Selected extract
Rye Coalition took to the road during this time, relishing the opportunity to play the new songs live while struggling to get their record released properly. Grohl took the band as openers for Foo Fighters which gained them much exposure to mainstream audiences. An opening slot touring with The Mars Volta and Queens of the Stone Age garnered them further attention, but by 2005, the band had realized that Interscope had no intention of releasing their album.

The members of Rye Coalition asked to be released from their contract with Interscope and for the rights to the album, and were eventually granted both. By the end of 2005, the band had proceeded with mixing and mastering the album (again with help from Grohl), and decided to title the record Curses, in reference to their recent debacle with the label.

Rye Coalition then began another label search in an attempt to find a home for the record. They eventually decided to return to their roots and release the album with New Jersey's Gern Blandsten Records. A pre-release EP entitled Chariots On Fire was released as an iTunes exclusive in 2006, featuring three tracks from the upcoming album and one exclusive song, "Gone With The Windshield." By the time Curses was ready for release, it had expanded to also include a bonus DVD of the band's trials and tribulations while making the album.

Curses was finally made available in 2006 to critical and commercial success (thanks in no small part to the bands relentless touring). The new songs all but abandon Rye Coalition's early post-hardcore sound in favor of punchy, straight-head hard rock. A documentary about the making of the album, including footage working with Dave Grohl at Sound City Studios, was also included on Curses.

In 2007, bassist Justin Morey announced that he was quitting Rye Coalition to pursue The Black Hollies full-time.

On February 19, 2011, Rye Coalition reunited for a single sold-out show at Maxwell's in Hoboken, New Jersey.

Information given

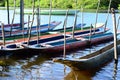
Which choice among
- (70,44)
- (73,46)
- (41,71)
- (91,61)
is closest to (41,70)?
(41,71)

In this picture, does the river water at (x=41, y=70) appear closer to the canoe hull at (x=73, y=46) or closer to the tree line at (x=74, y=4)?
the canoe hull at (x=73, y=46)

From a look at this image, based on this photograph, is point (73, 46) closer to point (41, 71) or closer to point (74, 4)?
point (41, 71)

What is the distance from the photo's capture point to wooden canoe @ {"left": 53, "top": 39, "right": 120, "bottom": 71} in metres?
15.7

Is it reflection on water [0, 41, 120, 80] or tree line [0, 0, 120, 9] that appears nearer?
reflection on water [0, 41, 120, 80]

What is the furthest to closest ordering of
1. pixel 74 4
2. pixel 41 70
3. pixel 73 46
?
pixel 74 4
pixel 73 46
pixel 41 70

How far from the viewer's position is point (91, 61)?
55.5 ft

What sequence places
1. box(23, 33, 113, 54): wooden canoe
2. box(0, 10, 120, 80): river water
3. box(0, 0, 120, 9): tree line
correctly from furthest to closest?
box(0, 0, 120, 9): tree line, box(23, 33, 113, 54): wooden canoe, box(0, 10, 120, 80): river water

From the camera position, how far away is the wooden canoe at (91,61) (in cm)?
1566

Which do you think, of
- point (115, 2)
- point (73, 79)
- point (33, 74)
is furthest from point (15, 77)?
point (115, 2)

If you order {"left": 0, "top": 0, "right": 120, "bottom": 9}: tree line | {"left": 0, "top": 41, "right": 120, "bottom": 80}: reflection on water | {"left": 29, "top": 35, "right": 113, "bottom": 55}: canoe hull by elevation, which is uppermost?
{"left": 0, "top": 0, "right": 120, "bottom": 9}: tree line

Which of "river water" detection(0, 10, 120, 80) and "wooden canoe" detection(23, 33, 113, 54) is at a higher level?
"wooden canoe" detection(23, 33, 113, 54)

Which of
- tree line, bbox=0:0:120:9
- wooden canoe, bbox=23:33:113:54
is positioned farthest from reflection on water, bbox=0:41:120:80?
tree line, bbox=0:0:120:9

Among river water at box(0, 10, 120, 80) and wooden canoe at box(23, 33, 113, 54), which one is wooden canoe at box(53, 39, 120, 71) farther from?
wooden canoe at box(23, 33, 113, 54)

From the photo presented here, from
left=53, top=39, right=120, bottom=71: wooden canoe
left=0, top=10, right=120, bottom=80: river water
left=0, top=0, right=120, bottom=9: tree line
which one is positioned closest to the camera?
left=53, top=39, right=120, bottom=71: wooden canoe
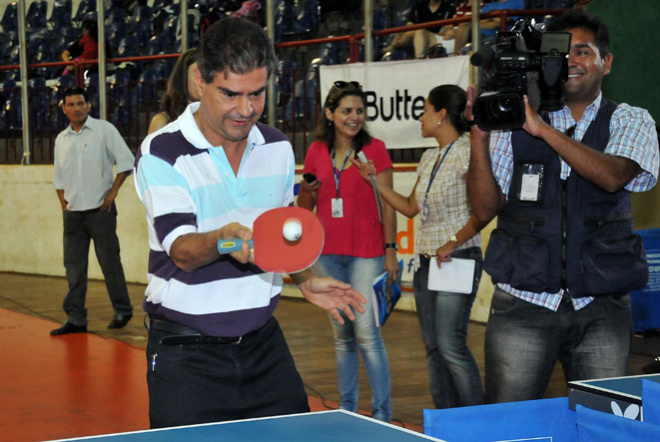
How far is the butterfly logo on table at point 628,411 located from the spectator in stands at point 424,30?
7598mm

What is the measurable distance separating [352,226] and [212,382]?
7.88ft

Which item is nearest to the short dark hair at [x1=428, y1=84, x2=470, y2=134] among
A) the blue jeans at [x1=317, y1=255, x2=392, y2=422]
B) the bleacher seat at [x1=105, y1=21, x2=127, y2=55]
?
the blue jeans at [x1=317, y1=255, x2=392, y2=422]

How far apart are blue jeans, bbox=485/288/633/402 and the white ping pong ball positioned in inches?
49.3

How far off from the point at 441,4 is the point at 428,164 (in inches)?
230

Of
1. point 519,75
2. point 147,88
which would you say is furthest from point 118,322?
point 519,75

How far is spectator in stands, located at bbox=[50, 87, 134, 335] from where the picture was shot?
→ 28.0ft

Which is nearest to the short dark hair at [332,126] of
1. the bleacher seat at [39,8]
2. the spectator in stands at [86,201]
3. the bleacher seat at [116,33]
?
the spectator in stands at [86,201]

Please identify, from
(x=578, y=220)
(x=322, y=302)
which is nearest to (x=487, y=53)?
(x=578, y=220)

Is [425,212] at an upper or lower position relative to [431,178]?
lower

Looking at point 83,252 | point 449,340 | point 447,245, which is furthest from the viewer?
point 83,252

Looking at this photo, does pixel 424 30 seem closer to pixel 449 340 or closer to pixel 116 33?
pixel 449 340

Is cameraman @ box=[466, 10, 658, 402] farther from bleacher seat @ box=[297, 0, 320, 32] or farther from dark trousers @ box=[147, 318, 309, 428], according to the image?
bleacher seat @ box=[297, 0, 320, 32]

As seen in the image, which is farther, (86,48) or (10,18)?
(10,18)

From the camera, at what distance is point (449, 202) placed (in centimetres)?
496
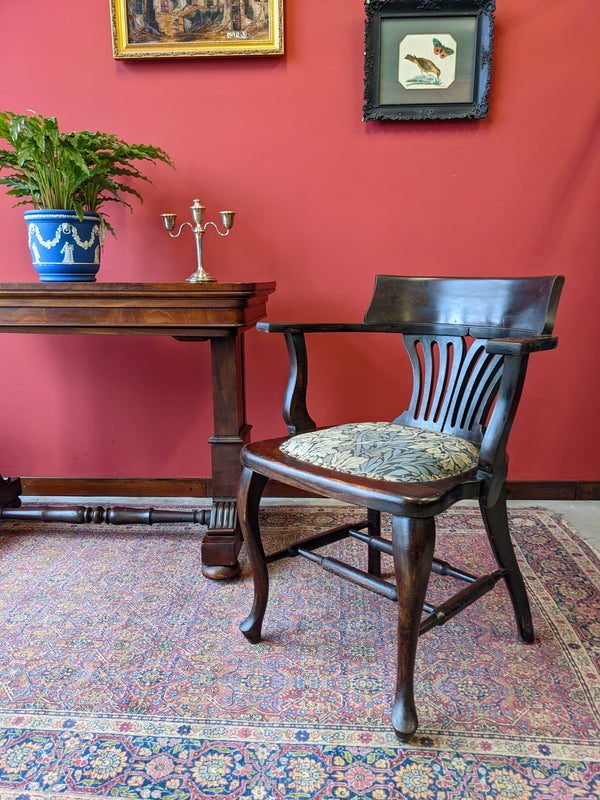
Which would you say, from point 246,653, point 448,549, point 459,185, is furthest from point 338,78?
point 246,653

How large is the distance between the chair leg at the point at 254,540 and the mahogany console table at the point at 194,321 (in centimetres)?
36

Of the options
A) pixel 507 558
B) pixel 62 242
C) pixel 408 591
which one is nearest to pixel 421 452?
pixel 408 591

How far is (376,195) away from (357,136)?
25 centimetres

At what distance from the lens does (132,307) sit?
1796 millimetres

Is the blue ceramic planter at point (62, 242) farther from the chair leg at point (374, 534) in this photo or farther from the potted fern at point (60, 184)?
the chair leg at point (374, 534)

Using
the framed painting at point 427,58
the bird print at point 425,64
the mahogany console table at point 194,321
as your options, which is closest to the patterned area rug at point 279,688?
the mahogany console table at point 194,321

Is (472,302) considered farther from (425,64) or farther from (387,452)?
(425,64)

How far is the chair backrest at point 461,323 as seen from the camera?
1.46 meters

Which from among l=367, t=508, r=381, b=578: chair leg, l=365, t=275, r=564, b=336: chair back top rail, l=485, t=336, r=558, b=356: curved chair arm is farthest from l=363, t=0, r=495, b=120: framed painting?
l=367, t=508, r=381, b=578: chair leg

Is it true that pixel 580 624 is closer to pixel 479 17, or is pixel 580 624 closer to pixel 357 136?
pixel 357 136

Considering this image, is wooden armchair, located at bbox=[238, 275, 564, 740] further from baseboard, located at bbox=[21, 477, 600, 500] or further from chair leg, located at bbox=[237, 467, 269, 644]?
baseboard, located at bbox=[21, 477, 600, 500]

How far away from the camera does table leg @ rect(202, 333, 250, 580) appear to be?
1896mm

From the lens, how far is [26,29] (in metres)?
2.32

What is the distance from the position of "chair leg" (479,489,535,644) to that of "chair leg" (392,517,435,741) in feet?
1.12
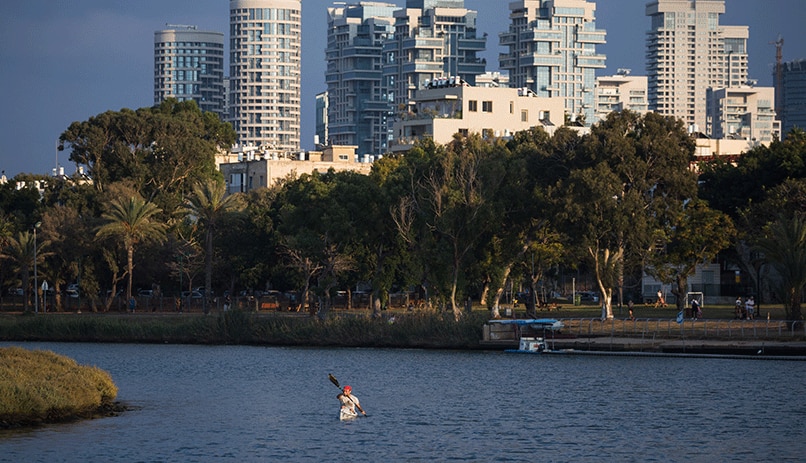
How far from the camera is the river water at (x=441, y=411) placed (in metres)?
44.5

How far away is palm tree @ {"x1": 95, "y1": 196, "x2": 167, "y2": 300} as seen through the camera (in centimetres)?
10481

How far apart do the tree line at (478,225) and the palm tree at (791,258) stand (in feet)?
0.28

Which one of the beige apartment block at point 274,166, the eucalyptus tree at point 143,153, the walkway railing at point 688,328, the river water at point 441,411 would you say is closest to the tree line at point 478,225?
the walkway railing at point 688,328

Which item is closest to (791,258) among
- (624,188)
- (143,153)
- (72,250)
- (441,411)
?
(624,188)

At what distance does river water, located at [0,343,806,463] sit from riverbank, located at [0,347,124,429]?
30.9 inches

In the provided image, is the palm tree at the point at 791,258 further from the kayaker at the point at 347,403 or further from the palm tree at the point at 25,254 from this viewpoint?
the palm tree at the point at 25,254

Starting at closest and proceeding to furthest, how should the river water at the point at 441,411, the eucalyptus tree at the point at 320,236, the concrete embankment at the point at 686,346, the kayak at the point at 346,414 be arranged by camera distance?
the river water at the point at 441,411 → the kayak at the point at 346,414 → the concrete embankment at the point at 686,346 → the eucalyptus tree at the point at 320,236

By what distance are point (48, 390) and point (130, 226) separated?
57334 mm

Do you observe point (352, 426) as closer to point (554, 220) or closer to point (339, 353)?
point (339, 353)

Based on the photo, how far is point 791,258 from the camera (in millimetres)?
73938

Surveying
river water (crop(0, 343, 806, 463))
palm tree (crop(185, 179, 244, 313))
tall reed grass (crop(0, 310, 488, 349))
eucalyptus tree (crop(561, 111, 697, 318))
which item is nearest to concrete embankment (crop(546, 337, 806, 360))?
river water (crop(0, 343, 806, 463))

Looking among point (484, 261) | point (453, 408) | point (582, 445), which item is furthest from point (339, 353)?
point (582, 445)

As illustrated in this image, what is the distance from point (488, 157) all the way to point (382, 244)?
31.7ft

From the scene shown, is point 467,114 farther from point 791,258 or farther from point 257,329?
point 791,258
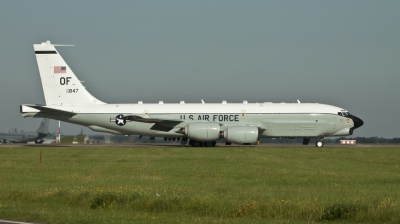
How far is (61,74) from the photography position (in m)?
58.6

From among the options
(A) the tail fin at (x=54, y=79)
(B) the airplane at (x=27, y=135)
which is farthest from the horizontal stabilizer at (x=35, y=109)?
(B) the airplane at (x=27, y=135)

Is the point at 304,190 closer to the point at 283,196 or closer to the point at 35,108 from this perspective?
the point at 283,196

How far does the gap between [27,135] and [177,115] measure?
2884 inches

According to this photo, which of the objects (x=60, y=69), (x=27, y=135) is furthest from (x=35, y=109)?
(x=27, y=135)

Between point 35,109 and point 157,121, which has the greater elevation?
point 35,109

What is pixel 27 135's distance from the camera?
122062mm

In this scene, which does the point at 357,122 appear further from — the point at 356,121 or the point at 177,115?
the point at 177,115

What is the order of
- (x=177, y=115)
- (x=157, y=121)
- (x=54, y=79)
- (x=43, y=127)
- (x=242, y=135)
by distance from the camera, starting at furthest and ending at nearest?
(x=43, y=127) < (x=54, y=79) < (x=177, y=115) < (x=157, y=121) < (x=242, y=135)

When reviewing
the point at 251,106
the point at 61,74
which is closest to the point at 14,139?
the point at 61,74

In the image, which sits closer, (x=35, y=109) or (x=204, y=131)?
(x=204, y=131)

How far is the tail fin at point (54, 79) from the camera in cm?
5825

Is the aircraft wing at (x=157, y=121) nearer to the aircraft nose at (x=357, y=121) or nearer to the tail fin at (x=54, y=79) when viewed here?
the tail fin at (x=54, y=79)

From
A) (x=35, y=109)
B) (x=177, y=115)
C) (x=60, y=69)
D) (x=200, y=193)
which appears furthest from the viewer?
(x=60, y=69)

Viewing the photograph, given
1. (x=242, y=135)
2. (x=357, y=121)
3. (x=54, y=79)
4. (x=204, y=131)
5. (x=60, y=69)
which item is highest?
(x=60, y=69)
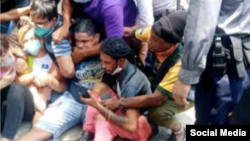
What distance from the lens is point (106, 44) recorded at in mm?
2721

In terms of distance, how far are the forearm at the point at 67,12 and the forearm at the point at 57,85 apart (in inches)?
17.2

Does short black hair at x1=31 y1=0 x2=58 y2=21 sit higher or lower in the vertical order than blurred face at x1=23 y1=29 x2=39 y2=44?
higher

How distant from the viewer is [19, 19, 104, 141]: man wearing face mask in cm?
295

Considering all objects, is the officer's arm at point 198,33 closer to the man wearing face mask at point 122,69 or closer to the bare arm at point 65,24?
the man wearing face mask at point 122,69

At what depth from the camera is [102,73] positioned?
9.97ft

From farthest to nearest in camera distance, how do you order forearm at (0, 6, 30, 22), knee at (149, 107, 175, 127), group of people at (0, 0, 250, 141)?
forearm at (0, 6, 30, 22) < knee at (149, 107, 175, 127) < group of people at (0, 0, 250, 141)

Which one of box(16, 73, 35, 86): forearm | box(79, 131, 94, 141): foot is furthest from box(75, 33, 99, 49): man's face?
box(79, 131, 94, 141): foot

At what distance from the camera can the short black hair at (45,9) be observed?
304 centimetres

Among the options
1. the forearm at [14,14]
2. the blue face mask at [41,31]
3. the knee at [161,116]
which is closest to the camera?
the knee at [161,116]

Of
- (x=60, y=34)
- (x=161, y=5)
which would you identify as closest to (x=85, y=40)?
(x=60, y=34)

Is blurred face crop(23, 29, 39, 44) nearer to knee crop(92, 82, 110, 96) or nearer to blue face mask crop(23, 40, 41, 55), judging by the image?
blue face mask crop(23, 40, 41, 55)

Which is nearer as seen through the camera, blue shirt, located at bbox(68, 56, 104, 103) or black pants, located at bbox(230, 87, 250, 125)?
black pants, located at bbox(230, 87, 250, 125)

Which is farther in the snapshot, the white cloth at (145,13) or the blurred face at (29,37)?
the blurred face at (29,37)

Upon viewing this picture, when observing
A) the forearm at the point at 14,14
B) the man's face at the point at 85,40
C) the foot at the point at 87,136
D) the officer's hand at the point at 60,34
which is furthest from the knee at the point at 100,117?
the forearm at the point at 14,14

Exercises
1: Write out the part of the Rye Coalition passage starting at "Rye Coalition took" and ending at "releasing their album.", word for word.
2: Give the rows again word for word, starting at the line that contains "Looking at this" and ending at the line that contains "25 centimetres", with both of those lines included. Leave out any pictures.

The results
1:
Rye Coalition took to the road during this time, relishing the opportunity to play the new songs live while struggling to get their record released properly. Grohl took the band as openers for Foo Fighters which gained them much exposure to mainstream audiences. An opening slot touring with The Mars Volta and Queens of the Stone Age garnered them further attention, but by 2005, the band had realized that Interscope had no intention of releasing their album.

2:
Looking at this photo, does pixel 424 30 seem closer to pixel 449 340 or closer to pixel 116 33?
pixel 449 340

Is cameraman @ box=[466, 10, 658, 402] farther from bleacher seat @ box=[297, 0, 320, 32] or farther from dark trousers @ box=[147, 318, 309, 428], according to the image?
bleacher seat @ box=[297, 0, 320, 32]

As seen in the image, which is farther, (86,48) or (10,18)?
(10,18)

From the camera, at what distance is point (449, 202) placed (in centimetres)?
496
Which would you say, from point 246,653, point 448,549, point 459,185, is furthest from point 338,78?
point 246,653

How large is the distance between the chair leg at the point at 254,540 and the mahogany console table at the point at 194,321 (in centimetres)?
36

Of the options
A) pixel 507 558
B) pixel 62 242
C) pixel 408 591
which one is nearest to pixel 421 452?
pixel 408 591

How far is (376,195) away from (357,136)?
25 centimetres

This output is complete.